**Directions for this task**
Output each record below exactly as it stands, leaving out the pictures.

**Recorded information**
──────────

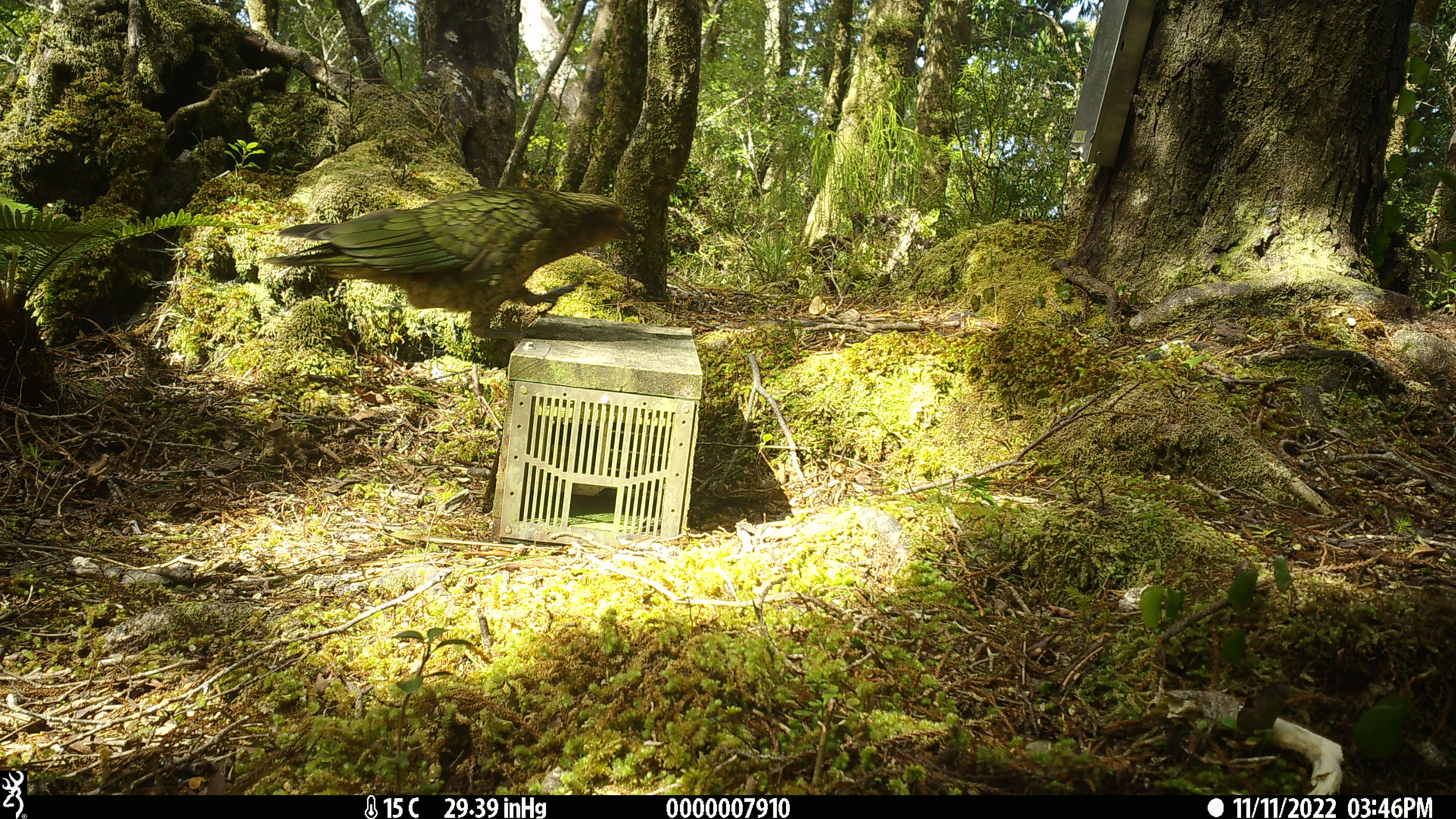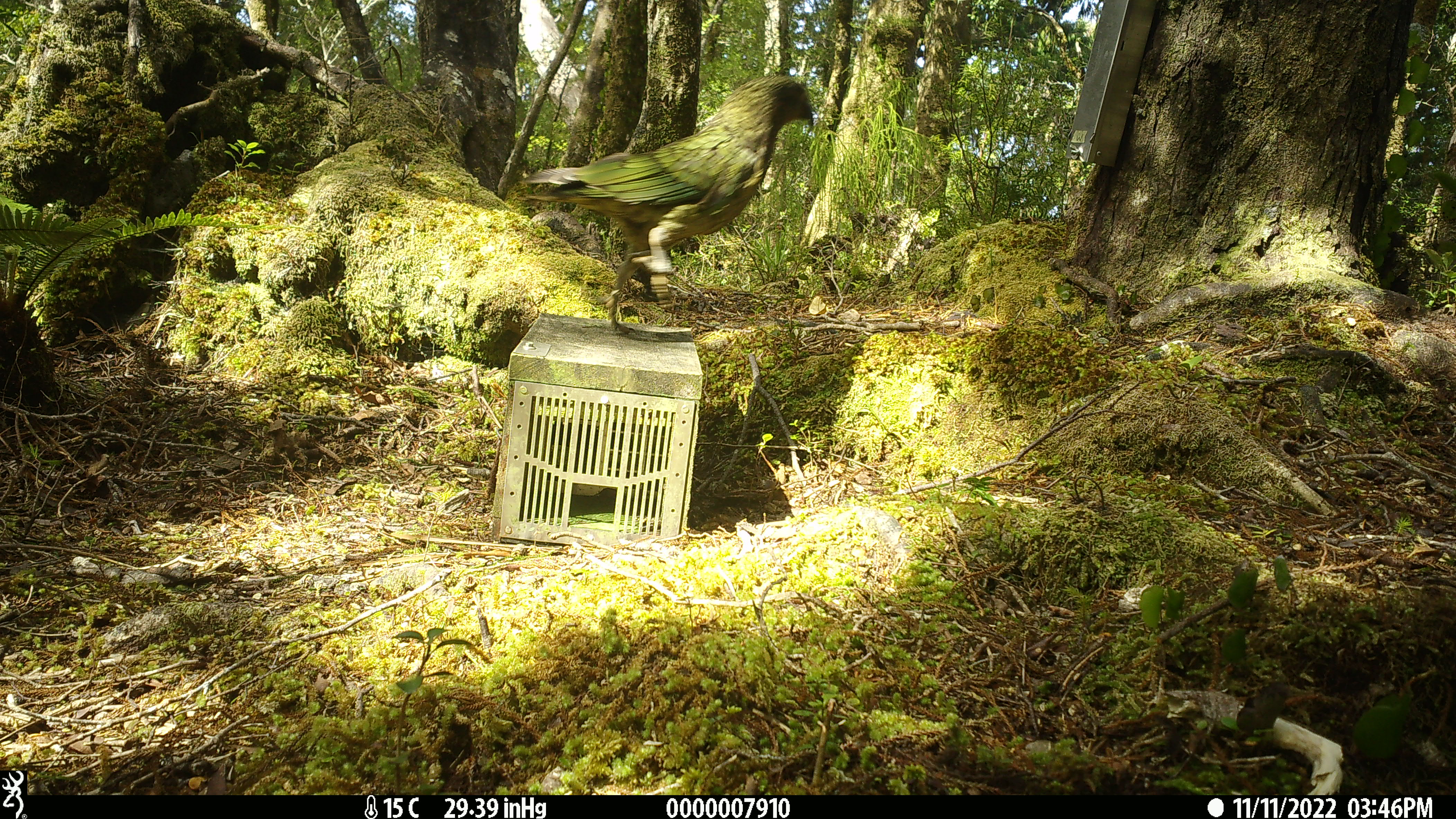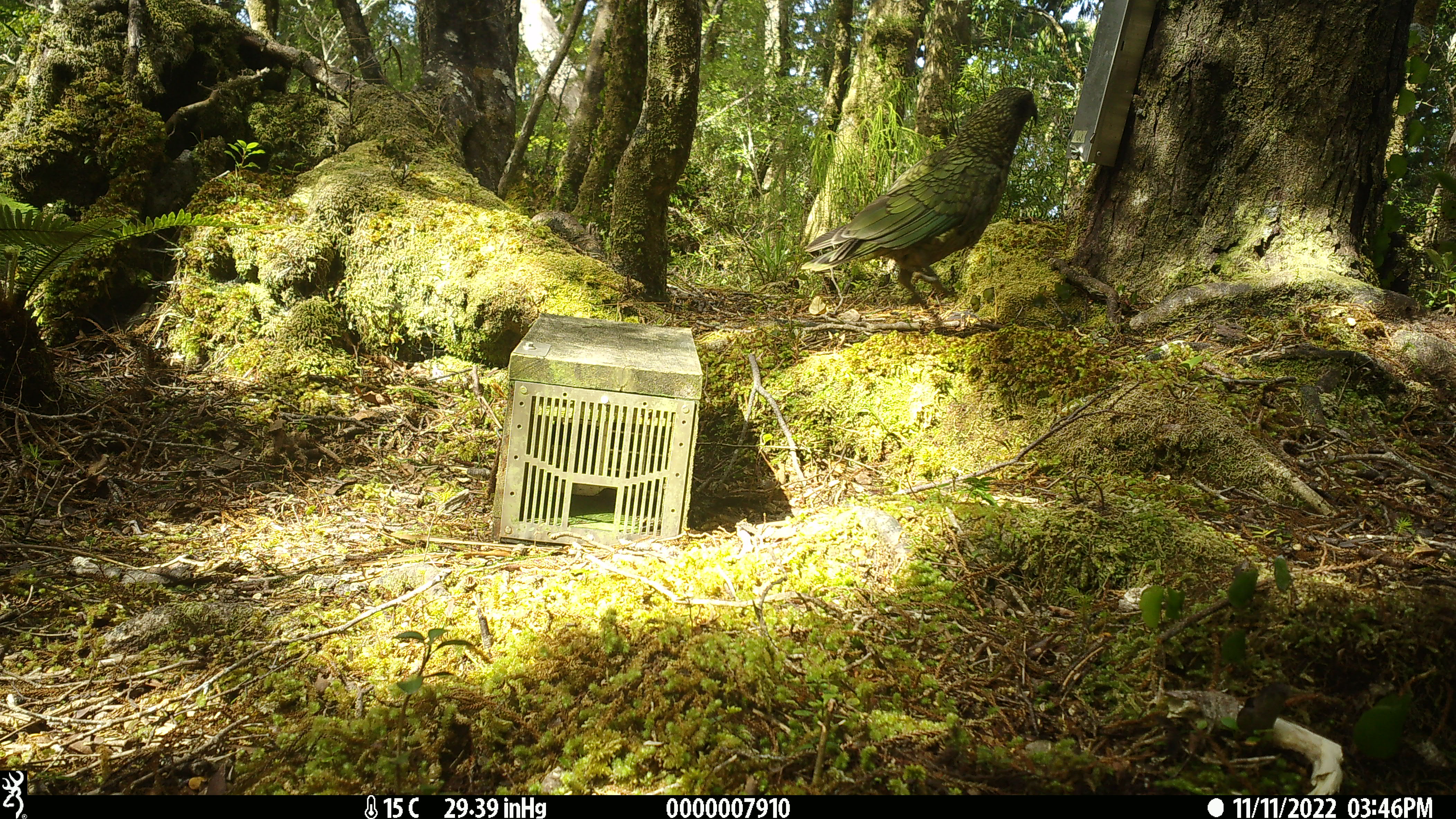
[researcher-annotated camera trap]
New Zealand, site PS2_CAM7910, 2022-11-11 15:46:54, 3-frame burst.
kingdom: Animalia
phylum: Chordata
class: Aves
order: Psittaciformes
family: Strigopidae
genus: Nestor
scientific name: Nestor notabilis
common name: kea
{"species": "kea (Nestor notabilis)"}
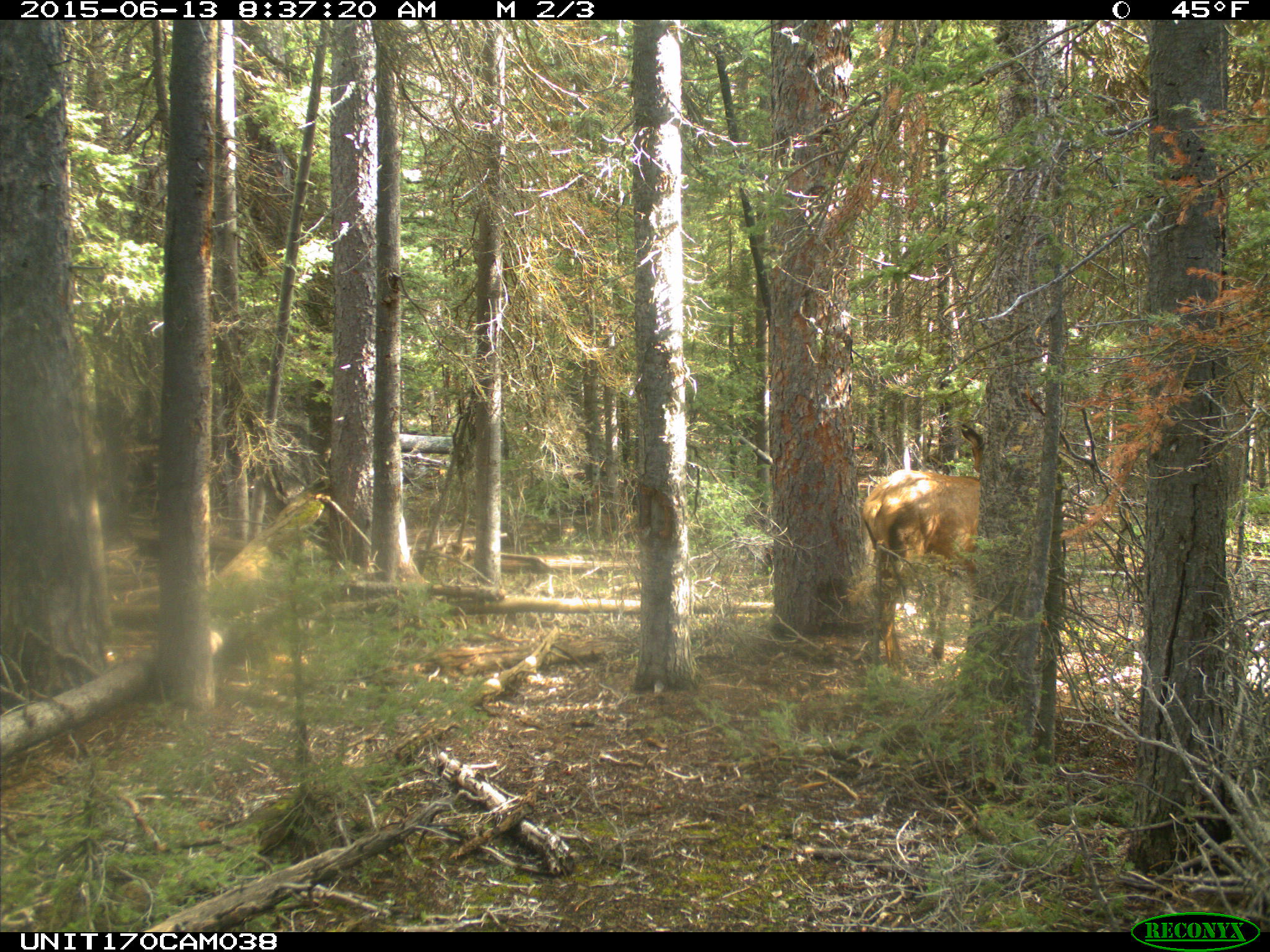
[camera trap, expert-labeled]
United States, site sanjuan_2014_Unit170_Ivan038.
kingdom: Animalia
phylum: Chordata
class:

──────────

**Final answer**
[researcher-annotated camera trap]
New Zealand, site PS2_CAM7910, 2022-11-11 15:46:54, 3-frame burst.
kingdom: Animalia
phylum: Chordata
class: Aves
order: Psittaciformes
family: Strigopidae
genus: Nestor
scientific name: Nestor notabilis
common name: kea
{"species": "kea (Nestor notabilis)"}
[camera trap, expert-labeled]
United States, site sanjuan_2014_Unit170_Ivan038.
kingdom: Animalia
phylum: Chordata
class:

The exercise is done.